» **DATA ROWS**
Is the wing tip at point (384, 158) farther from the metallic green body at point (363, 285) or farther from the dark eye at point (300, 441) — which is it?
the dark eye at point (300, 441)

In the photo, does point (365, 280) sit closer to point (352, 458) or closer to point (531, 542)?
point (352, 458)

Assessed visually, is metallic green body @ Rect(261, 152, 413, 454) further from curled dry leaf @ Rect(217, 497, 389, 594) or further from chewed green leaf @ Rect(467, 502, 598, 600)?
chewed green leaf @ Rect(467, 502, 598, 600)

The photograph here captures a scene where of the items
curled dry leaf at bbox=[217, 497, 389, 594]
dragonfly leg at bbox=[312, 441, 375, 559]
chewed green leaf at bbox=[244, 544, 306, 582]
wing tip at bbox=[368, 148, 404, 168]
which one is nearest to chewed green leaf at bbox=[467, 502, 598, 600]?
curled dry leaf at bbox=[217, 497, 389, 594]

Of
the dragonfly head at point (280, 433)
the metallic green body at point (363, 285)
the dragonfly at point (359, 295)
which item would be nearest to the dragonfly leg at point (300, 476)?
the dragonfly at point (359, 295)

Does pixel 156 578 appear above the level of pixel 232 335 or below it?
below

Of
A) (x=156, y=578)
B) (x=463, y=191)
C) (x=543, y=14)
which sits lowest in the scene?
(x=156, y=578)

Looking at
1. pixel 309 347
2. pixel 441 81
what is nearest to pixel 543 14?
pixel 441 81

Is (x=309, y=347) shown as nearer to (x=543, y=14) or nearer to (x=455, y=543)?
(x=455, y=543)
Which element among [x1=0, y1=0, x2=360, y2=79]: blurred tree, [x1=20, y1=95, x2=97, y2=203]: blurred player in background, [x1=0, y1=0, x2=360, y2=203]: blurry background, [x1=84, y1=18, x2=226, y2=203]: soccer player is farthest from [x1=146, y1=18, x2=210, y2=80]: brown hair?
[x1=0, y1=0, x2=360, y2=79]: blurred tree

» **SHORT EXERCISE**
Transcribe all of the entries above line for line, without changing a single character.

» **OUTPUT BELOW**
Is the wing tip at point (384, 158) farther from the metallic green body at point (363, 285) or farther from the dark eye at point (300, 441) — which is it?
the dark eye at point (300, 441)

In the photo, does point (365, 280) sit closer to point (352, 458) or closer to point (531, 542)?
point (352, 458)

Assessed visually, is metallic green body @ Rect(261, 152, 413, 454) further from curled dry leaf @ Rect(217, 497, 389, 594) or further from chewed green leaf @ Rect(467, 502, 598, 600)?
chewed green leaf @ Rect(467, 502, 598, 600)

The photograph here captures a scene where of the items
curled dry leaf at bbox=[217, 497, 389, 594]
dragonfly leg at bbox=[312, 441, 375, 559]
chewed green leaf at bbox=[244, 544, 306, 582]
wing tip at bbox=[368, 148, 404, 168]
which one is nearest to chewed green leaf at bbox=[467, 502, 598, 600]?
curled dry leaf at bbox=[217, 497, 389, 594]

Of
the dragonfly head at point (280, 433)
the metallic green body at point (363, 285)
the dragonfly at point (359, 295)
which item would be nearest to the dragonfly leg at point (300, 476)?
the dragonfly at point (359, 295)

Does pixel 156 578 appear above the level of pixel 232 335 or below it?
below

Of
A) (x=156, y=578)
B) (x=463, y=191)
C) (x=543, y=14)
which sits lowest in the scene?
(x=156, y=578)

Looking at
1. pixel 309 347
2. pixel 441 81
what is nearest to pixel 543 14?
pixel 441 81

Is (x=309, y=347) shown as nearer to (x=543, y=14) or nearer to (x=455, y=543)?
(x=455, y=543)
Which element among [x1=0, y1=0, x2=360, y2=79]: blurred tree, [x1=20, y1=95, x2=97, y2=203]: blurred player in background, [x1=0, y1=0, x2=360, y2=203]: blurry background, [x1=84, y1=18, x2=226, y2=203]: soccer player is farthest from [x1=146, y1=18, x2=210, y2=80]: brown hair?
[x1=0, y1=0, x2=360, y2=79]: blurred tree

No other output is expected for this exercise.